Prominence Health Plan and Ohio Medicaid Data Breach

The Nevada health insurance provider Prominence Health Plan has reported it experienced a security breach on November 30, 2020 resulting in the potential acquisition of the protected health information (PHI) of some plan members by hackers. Prominence Health Plan discovered the data breach on April 22, 2021 and took immediate action to avoid continuing unauthorized access, which includes altering the credentials utilized by the attacker to obtain network access.

Although Prominence Health Plan hasn’t established whether or not this was a ransomware attack, all impacted plan member information has been recovered from backup copies. The breach affected the audio recordings of telephone calls to the Prominence call center in addition to PDF files that had provider claim forms and letters to patients informing them regarding claim approvals and denials.

The audio files usually contained complete names, birth dates, and member ID numbers, whilst the PDF files had a member’s name, birth date, sex, postal address, member ID number, and claim code. The files contained the PHI of people who were members from 2010 to 2020. Roughly 45,000 people were impacted.

There were no reported instances of PHI misuse and the data in the files wasn’t in an easily usable file format, which restricts the possibilities for misuse. Prominence is doing online tracking for any indications of attempted improper use of the stolen information and impacted people were notified and given free credit monitoring and identity theft protection services.
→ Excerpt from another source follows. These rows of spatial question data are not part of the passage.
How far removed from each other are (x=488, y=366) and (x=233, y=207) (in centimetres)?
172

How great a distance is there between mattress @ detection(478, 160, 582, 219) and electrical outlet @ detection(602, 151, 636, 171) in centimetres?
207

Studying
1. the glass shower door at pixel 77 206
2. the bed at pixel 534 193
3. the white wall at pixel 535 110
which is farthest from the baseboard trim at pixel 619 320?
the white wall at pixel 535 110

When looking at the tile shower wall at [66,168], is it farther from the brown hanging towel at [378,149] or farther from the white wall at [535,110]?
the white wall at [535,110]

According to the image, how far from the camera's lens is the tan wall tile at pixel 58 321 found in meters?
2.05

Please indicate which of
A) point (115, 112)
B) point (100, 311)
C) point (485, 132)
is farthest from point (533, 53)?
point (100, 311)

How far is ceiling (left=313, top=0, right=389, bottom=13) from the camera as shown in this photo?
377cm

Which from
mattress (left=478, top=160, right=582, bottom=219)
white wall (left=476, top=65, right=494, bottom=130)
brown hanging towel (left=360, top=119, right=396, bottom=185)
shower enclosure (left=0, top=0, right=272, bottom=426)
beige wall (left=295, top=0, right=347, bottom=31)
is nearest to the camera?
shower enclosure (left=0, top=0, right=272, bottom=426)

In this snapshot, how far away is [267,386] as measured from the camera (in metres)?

Extra security actions are being enforced to stop any more data breaches.

Ohio Medicaid

Ohio Medicaid has reported that its information manager, Maximus, has encountered a data breach wherein the personal information of Ohio Medicaid providers was compromised.

An unauthorized third party accessed the software utilized by Maximus from May 17 to May 19, 2021. Upon finding out about the breach, Maximus took down the application to stop any more unauthorized access. A top-rated third-party cybersecurity company helped in the conduct of the investigation.

The cybersecurity company stated that the breach was limited to the software. The servers, programs, or systems were not affected. There is no proof found that suggests the misuse of any data inside the application, such as Ohio credentialing and licensing information. Maximus also mentioned that the breach did not affect the people covered by Medicaid.

Maximus explained the speedy discovery of the breach restricted likely negative effects; nonetheless, since there is a probability of data theft, all people impacted were informed on June 18, 2021 and were provided free credit monitoring services for two years.